Data block ::
══════════

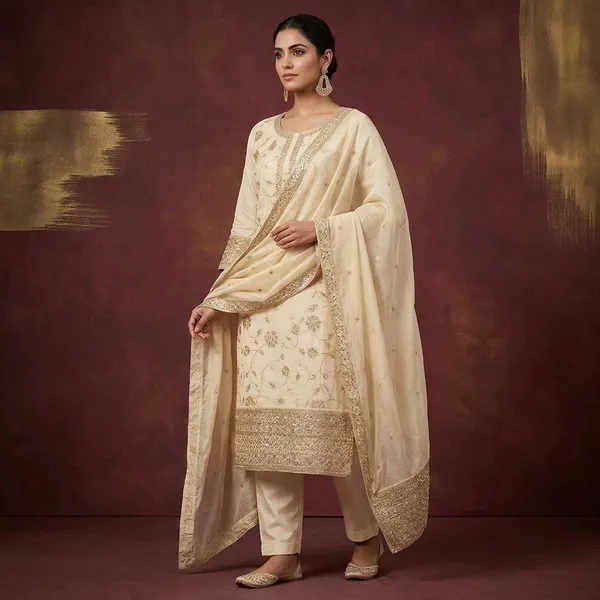 Off_White_Zariwork_Gold_Dola_Silk_Unstitched_Salwar_Suit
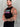 Trademark Tank - Black/Pink/Teal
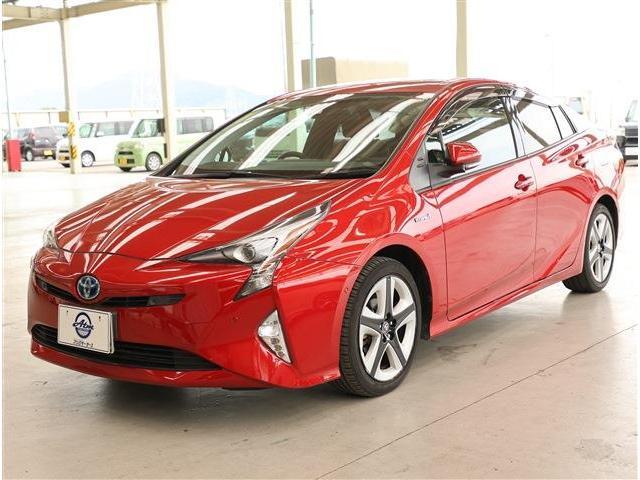 2018 Toyota Prius 1.8 A Touring Selection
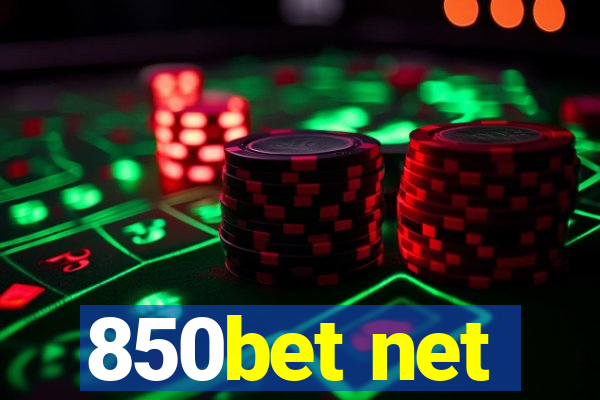 850bet net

══════════

Description of the task :: The material is to be written out word for word, and the pictures are to be left out.

Output of the task ::
 Off_White_Zariwork_Gold_Dola_Silk_Unstitched_Salwar_Suit
 Trademark Tank - Black/Pink/Teal
 2018 Toyota Prius 1.8 A Touring Selection
 850bet net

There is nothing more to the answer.